**Records for this exercise:**
====

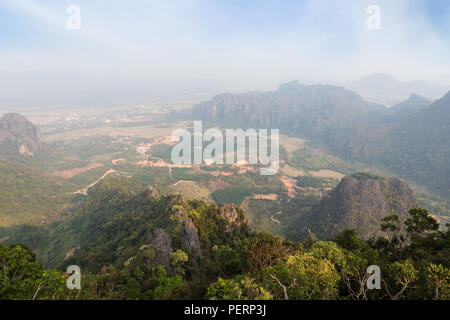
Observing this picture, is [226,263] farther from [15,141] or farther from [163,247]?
[15,141]

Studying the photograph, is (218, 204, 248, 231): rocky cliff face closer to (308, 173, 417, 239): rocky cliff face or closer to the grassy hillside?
(308, 173, 417, 239): rocky cliff face

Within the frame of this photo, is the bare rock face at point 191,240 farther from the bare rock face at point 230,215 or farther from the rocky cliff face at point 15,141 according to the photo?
the rocky cliff face at point 15,141

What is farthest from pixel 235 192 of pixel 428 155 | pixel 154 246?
pixel 428 155

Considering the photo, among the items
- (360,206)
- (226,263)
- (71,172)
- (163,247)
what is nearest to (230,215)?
(163,247)

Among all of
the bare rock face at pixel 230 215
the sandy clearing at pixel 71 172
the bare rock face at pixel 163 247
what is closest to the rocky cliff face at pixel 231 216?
the bare rock face at pixel 230 215

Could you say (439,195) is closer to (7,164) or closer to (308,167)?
(308,167)
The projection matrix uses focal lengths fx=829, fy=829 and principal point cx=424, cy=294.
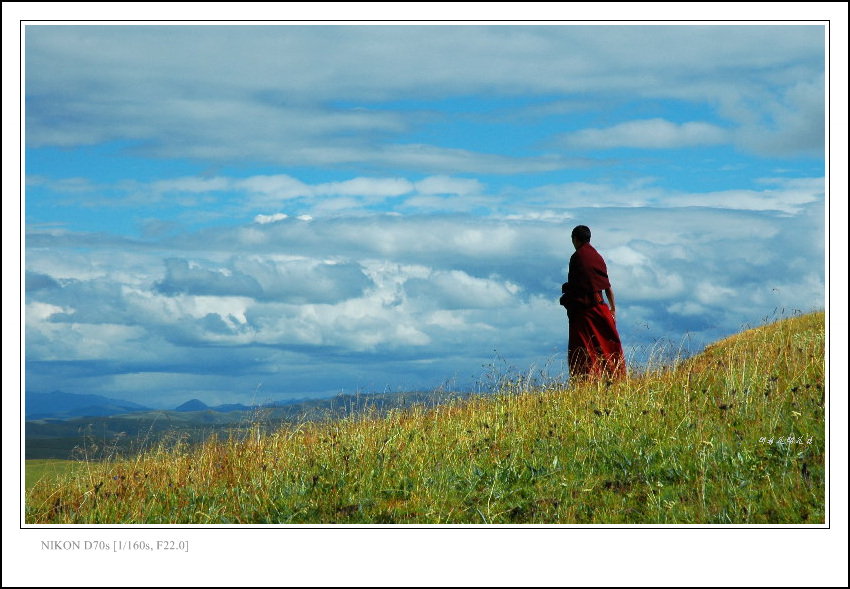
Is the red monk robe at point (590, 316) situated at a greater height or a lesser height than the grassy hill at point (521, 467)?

====

**Problem statement:**
Rewrite all of the data above with "sandy clearing" swapped for "sandy patch" and everything else kept the same. Omit the pictures from your answer.

**Output for this exercise:**
Observing this picture, is [226,263] farther from [15,141] or farther from [163,247]?
[15,141]

Studying the photograph, is (218, 204, 248, 231): rocky cliff face closer to (308, 173, 417, 239): rocky cliff face or closer to the grassy hillside?
(308, 173, 417, 239): rocky cliff face

Within the frame of this photo, is the bare rock face at point 191,240 farther from the bare rock face at point 230,215 or farther from the rocky cliff face at point 15,141 according to the photo?
the rocky cliff face at point 15,141

What is farthest from pixel 235 192 of pixel 428 155 | pixel 154 246?
pixel 428 155

Considering the photo, among the items
- (360,206)
- (226,263)
- (71,172)
- (163,247)
what is nearest to (230,215)?
(163,247)

Among all of
the bare rock face at pixel 230 215
the sandy patch at pixel 71 172
the bare rock face at pixel 163 247
what is closest to the rocky cliff face at pixel 231 216?
the bare rock face at pixel 230 215

Could you say (439,195) is closer to (7,164) or closer to (308,167)?
(308,167)
The projection matrix uses focal lengths fx=829, fy=829 and principal point cx=424, cy=294.
Is the red monk robe at point (590, 316) situated at a greater height or a lesser height than the grassy hill at point (521, 467)?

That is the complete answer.